* _Text to read_:

** START **

# HD Worklight Light Fixture



## Hoppy (Dec 24, 2005)

To design this I made a full size sketch of the cross section, then printed a full size copy, cut out the inside of the print, leaving just the wood parts, and checked that it fits around the worklight reflector. It fit fine, so I used this to measure for the end pieces of the fixture, trapezoid shaped pieces, and measured the sides of those to mark for cutting the sides, which I made 20 inches long to match the 10 gallon tank.

I chose not to make a simple square cornered box in order to try to reduce the visual impact of that big box above the tank.


----------



## Hoppy (Dec 24, 2005)

Two 5" squares of 1/2" plywood, with 1 1/4 inch holes (sanded a bit larger to fit sockets), glued in place to hold the sockets. I may epoxy them in place with plumbers epoxy putty.

Now there are enough pieces of plywood glued together that it is a very rigid "box" so no corner reinforcement is needed.


----------



## J.farrand (Jul 12, 2010)

Looks great wish I had a garage or a basement to build such things.


----------



## Hoppy (Dec 24, 2005)

Years ago I used a spare bedroom as a workshop. Then I used my studio apartment as a workshop, until my landlord essentially evicted me. Later I used the water heater closet, which was off my carport, as a workshop. (I build a large coffee table and a sofa there.) Now I have a small area of my 2 car garage, where I work. It doesn't take a big shop to make lots of stuff.


----------



## Hoppy (Dec 24, 2005)

This is one of the two Home Depot worklights I'm using for this project. All it takes to remove the socket from the clamp is loosening one wing nut. These are 8 1/2 inches in diameter, just right for a 10 inch depth tank, like a 10 gallon or 15 gallon high.


----------



## Wasserpest (Jun 12, 2003)

Excellent. I have just placed the worklights on cover glasses, but your design improves the looks a lot.

Bit bulkier than LEDs though. :hihi:


----------



## Hoppy (Dec 24, 2005)

Wasserpest said:


> Excellent. I have just placed the worklights on cover glasses, but your design improves the looks a lot.

** END **

* _Problems_:
**a)** In the worklight fixture thread, how long did Hoppy make the sides of the fixture?
**b)** Continue the worklight fixture thread from the point at which it ends.
The lines that follow have no connection to the worklight fixture thread.

* _Record list_:

** START **

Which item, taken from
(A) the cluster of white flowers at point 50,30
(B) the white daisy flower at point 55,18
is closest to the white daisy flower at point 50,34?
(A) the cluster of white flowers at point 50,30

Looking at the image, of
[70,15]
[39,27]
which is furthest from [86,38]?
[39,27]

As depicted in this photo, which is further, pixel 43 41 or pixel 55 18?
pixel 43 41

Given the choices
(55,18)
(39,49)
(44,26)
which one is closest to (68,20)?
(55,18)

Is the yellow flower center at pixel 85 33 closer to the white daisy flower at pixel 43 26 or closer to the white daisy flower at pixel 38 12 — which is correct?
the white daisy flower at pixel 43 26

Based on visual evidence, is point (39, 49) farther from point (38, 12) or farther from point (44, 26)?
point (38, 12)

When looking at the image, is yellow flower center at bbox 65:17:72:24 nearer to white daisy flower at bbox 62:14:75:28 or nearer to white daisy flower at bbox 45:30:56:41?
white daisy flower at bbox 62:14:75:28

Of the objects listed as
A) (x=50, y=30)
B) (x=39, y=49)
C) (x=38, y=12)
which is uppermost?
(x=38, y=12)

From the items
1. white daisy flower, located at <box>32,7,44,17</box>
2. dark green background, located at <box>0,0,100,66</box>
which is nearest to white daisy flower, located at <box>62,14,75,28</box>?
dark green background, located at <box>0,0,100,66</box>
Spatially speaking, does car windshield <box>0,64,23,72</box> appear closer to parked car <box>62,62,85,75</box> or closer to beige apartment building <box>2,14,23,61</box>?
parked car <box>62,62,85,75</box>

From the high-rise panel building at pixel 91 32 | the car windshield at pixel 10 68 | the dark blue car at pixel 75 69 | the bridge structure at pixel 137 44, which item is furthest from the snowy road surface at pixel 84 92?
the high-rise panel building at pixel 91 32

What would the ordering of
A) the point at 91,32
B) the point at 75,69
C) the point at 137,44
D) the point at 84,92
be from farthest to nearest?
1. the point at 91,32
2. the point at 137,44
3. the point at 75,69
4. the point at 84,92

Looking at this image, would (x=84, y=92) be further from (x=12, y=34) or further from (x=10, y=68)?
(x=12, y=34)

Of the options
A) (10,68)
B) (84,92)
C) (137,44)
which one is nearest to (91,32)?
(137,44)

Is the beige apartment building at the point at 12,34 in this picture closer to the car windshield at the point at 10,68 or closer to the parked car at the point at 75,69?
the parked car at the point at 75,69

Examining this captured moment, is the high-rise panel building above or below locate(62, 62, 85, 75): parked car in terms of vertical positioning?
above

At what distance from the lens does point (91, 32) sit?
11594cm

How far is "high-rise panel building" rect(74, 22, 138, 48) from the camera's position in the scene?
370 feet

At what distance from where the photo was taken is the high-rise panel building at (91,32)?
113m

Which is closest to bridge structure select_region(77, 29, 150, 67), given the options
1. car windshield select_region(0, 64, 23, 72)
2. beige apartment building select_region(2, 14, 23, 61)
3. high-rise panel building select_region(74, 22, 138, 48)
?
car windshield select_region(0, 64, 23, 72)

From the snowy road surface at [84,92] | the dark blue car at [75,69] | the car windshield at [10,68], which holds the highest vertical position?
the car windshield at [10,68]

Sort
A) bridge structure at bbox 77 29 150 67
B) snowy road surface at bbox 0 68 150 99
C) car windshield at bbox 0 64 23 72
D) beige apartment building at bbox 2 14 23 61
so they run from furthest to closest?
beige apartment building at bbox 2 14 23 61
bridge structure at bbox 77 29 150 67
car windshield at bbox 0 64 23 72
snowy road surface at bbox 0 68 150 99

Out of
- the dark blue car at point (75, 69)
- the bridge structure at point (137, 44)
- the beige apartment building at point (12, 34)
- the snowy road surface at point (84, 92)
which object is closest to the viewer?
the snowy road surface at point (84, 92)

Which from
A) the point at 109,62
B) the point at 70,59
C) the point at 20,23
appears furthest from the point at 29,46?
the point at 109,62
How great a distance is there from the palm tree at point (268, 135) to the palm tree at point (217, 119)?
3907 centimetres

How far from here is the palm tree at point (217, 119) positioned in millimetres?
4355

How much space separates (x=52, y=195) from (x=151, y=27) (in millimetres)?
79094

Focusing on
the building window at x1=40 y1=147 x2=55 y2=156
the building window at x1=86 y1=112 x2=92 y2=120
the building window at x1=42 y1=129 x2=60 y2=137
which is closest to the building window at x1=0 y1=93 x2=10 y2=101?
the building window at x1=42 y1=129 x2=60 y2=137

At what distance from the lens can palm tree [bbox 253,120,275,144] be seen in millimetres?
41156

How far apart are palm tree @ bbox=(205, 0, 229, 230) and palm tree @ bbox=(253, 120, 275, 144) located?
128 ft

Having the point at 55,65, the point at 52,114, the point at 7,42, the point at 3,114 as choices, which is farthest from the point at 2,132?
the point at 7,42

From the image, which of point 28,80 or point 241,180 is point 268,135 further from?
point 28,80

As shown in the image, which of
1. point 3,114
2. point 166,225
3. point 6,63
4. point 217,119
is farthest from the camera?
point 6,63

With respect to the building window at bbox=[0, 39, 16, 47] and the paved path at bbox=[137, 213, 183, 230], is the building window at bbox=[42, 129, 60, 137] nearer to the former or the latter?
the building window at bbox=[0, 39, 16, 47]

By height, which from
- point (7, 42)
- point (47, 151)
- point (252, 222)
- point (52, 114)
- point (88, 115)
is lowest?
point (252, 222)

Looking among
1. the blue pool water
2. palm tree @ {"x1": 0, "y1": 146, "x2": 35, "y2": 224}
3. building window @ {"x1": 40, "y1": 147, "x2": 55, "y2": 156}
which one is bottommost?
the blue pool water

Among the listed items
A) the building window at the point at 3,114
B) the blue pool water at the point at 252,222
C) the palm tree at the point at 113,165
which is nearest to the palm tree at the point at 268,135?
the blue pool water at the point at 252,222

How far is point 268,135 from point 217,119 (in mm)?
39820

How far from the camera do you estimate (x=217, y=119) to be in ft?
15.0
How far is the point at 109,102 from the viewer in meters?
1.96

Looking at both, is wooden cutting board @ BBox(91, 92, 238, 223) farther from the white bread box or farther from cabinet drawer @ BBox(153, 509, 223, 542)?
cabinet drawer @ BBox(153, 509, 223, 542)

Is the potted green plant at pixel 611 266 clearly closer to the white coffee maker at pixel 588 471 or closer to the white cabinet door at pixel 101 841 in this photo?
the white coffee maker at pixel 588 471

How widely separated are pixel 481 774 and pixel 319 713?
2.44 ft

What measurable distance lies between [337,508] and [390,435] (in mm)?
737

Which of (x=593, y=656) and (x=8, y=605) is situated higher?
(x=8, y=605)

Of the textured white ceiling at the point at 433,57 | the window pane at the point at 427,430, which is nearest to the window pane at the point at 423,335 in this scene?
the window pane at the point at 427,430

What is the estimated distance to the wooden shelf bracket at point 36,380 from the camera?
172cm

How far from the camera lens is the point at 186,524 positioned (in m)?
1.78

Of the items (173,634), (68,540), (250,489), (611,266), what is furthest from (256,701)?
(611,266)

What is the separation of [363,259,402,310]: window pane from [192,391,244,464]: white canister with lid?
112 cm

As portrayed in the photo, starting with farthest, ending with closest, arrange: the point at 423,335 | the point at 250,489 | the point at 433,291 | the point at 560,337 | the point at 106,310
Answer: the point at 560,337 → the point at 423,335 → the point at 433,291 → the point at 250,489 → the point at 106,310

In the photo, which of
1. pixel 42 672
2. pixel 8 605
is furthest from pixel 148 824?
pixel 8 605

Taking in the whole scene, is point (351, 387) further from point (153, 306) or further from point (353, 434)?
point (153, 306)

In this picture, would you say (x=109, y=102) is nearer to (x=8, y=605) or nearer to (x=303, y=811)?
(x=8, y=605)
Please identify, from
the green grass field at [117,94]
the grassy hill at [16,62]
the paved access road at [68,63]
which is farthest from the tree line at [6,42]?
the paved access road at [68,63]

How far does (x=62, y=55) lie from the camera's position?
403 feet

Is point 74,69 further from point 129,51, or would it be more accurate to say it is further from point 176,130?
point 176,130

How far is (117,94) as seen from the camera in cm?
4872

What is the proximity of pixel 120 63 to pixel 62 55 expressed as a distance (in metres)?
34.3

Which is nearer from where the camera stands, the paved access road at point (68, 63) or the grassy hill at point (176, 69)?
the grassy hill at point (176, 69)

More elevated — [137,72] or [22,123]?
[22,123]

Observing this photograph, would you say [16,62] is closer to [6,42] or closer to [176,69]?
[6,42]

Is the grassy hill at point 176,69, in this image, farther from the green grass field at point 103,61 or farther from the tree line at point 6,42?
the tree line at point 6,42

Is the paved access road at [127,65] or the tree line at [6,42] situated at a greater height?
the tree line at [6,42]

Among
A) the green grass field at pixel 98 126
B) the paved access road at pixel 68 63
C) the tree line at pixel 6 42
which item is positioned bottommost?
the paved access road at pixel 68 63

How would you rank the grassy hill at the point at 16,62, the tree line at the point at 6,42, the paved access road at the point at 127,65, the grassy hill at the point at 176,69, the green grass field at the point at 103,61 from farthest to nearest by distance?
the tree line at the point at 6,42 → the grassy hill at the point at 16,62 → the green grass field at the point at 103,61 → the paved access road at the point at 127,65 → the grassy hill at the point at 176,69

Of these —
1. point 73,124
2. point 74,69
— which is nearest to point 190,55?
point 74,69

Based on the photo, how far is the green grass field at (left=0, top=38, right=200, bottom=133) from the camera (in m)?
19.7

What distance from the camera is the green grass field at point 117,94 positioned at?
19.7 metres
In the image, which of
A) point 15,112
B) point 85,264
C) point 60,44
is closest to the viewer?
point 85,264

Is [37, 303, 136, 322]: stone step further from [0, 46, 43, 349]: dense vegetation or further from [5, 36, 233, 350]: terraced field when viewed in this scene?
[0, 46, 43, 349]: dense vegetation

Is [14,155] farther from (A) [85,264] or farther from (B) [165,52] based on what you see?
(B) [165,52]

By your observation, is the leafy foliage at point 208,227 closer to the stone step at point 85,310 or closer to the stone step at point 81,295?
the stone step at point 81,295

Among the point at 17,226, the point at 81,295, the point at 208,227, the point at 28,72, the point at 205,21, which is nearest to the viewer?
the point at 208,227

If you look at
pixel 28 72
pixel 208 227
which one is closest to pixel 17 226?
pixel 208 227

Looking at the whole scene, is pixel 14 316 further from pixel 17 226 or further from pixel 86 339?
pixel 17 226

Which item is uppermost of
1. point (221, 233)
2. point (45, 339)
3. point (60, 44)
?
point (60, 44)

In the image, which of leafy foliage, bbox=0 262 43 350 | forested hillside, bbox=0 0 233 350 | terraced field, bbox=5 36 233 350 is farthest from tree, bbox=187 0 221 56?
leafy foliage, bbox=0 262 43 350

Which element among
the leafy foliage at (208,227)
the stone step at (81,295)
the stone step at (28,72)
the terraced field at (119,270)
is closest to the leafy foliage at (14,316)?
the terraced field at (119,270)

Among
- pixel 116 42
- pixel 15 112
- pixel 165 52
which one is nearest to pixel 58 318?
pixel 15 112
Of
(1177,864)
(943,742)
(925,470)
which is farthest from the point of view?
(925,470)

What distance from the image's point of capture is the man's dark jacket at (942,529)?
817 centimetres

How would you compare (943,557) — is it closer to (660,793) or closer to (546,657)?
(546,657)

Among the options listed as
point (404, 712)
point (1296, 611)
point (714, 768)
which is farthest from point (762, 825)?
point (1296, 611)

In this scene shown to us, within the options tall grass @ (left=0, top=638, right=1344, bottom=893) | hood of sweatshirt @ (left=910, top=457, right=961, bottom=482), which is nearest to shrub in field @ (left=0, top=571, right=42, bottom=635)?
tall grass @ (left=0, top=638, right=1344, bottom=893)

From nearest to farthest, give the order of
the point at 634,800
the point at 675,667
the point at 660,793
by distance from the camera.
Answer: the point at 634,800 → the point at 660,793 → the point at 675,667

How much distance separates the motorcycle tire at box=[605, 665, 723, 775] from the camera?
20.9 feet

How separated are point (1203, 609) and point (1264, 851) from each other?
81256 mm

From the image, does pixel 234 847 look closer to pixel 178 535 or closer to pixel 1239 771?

** END **

* _Responses by task_:
**a)** 20 inches long, to match the 10 gallon tank.

**b)**
> 
> Bit bulkier than LEDs though. :hihi:


Unless I really spend a lot of money on the finishing operation I expect this project to be a bit cheaper than an LED fixture:biggrin: So far I have spent all of $000 on the project.


----------



## malaybiswas (Nov 2, 2008)

Yep, bulkier was the first word that came to mind. But nicely done so far. Where are you planning to use it? Which tank?


----------



## xmas_one (Feb 5, 2010)

I'm gonna go shoot some stick!

Looking good Hoppy!


----------



## CL (Mar 13, 2008)

Subscribing to this thread 
I never really realized exactly _how_ much I loved woodworking until recently. A small workshop is definitely on the list for something to have in the future 

Looks great so far. I wish I had my own table saw so I could cut wood myself at angles other than 90 degrees like I get at lowes. :biggrin:


----------



## Hoppy (Dec 24, 2005)

CL said:


> Subscribing to this thread
> I never really realized exactly _how_ much I loved woodworking until recently. A small workshop is definitely on the list for something to have in the future
> 
> Looks great so far. I wish I had my own table saw so I could cut wood myself at angles other than 90 degrees like I get at lowes. :biggrin:


So far the only power tools I have used on this are a hand jig saw and an electric drill. I will use a small random orbit sander before I get done, but those should be the only ones.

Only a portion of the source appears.